Festival Blog - Tag 9


Im Mittelpunkt des Programmes heute in der kleinen Evangelischen Kirche in Bad Lippspringe – womit das Festival ein Bisschen wie früher wieder auf Landpartie gegangen ist - standen zwei Kompositionen von Saad Thamir: „Unter einem Himmel“ und „Von allen für alle“. Saad Thamir wurde in Bagdad in eine Künstlerfamilie hineingeboren. Schon als Kind lernte er zu Hause sowohl arabische als auch traditionelle europäische Kunst kennen. Bald nach dem Ende seines Studiums verließ Thamir aus politischen Gründen den Irak erst nach Jordanien, dann nach Deutschland. In Deutschland begeisterte er sich eine Zeit lang für den Jazz. Alle diese Einflüsse haben in seinen beiden Kompositionen für Paderborn ihre Spuren hinterlassen.

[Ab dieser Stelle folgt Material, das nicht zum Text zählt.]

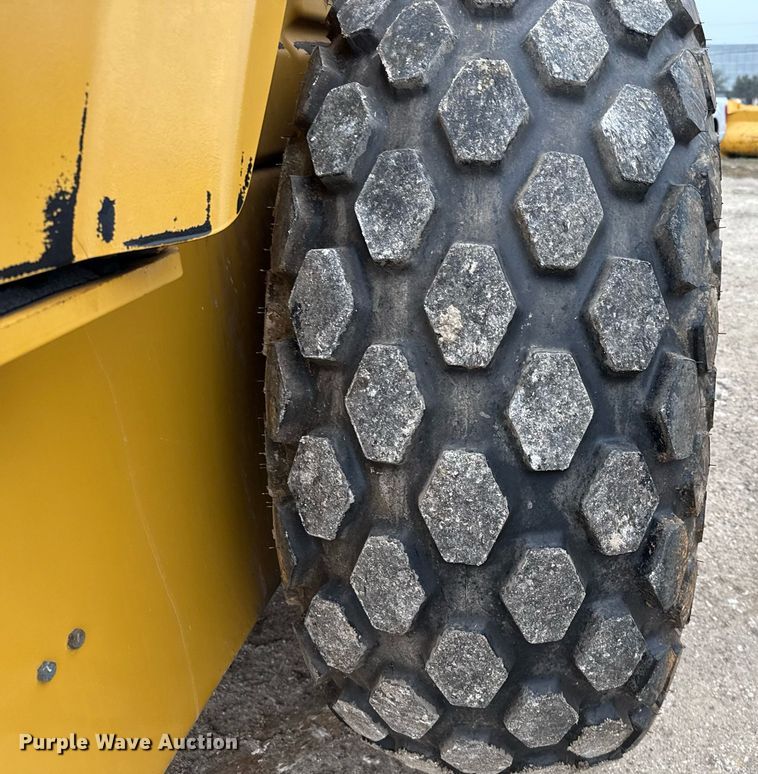 image for item ED5529 2016 Caterpillar CS56B single drum vibratory roller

„Von allen für alle“ bezeichnet Saad Thamir selbst als Suite, also als lose Folge kürzerer Sätze. Der gesamte Text des fast eine Stunde langen Stückes besteht aus dem einen Satz: „Gib uns deinen Frieden“. Mit diesem Satz – „Dona nobis pacem“ - endet der Text des lateinischen Messordinariums in der katholischen Liturgie. Zunächst wird er auch auf Latein gesungen, dann folgen die europäischen Sprachen Englisch, Französisch, Deutsch und Spanisch, dem Abschluss bilden Arabisch und Hebräisch. Vor dem ersten gesungenen Teil gibt es ein langes Vorspiel, die einzelnen Abschnitte (in den verschiedenen Sprachen) sind durch instrumentale Zwischenspiele voneinander getrennt, in denen die Musiker teilweise gemeinsam spielen, in denen aber auch jeder Musiker improvisierte Teile zu gestalten hat. Thamirs Musiksprache bedient sich, beeinflusst natürlich von arabischer Musik, aber auch von moderner europäischer Musik, einer erweiterten Tonalität. Nur für die arabische Version des „Gib uns deinen Frieden“ nutzt Thamir einen traditionellen Gesangs. Gerade durch die Vielfältigkeit der verwendeten musikalischen Mittel und die rasche Abfolge kontrastierender Teile ist das Stück ungeheuer abwechslungsreich und spannend. Der Appellcharakter, gewissermaßen der gedankliche Kern von „Von allen für alle“ ist auf den ersten Blick erkennbar und kulminiert in der etwas plakativen Verbindung der arabisch und der hebräisch gesungenen Bitte um Frieden.

Das Festival „Musica Sacra“ in Paderborn beauftragte Saad Thamir 2009 mit einer Komposition. So entstand das bereits mehrmals aufgeführte „Unter gleichem Himmel“, wo sich die drei Weltreligionen Christentum, Islam und Judentum musikalisch begegnen. Zu Saad Thamir, der wie schon beim ersten Stück auch hier wieder sang und eine arabische Trommel spielte, der Sopranistin Regine Neumüller und den ebenfalls schon im ersten Teil beteiligten Nay-Spieler Adnan Schanan und Geiger Alan Arif kam nun noch ein vierstimmiger gemischter Chor. Die zentrale musikalische Idee liegt darin, Elemente aus der europäischen und aus der arabischen Musiktradition nebeneinander zu stellen und mit einander zu verschränken. Auf den ersten Blick sind die europäische Musik und die traditionelle arabische Musik unvereinbar: Es gibt unterschiedliche Instrumente, eine unterschiedliche musiktheoretische Grundlage, ja sogar unterschiedliche Tonleitern mit einem unterschiedlichen Tonvorrat. Beide musikalischen Sprachen zu miteinander zu verschränken, dass es eben doch passt, dass es einen stimmigen musikalischen Gesamteindruck ergibt, ist die kompositorische Kunst in den Stücken von Saad Thamir. Ihre Aussage ist ein überhaupt nicht stiller Appell zum friedlichen Zusammenleben der verschiedenen Kulturen – unter einem Himmel.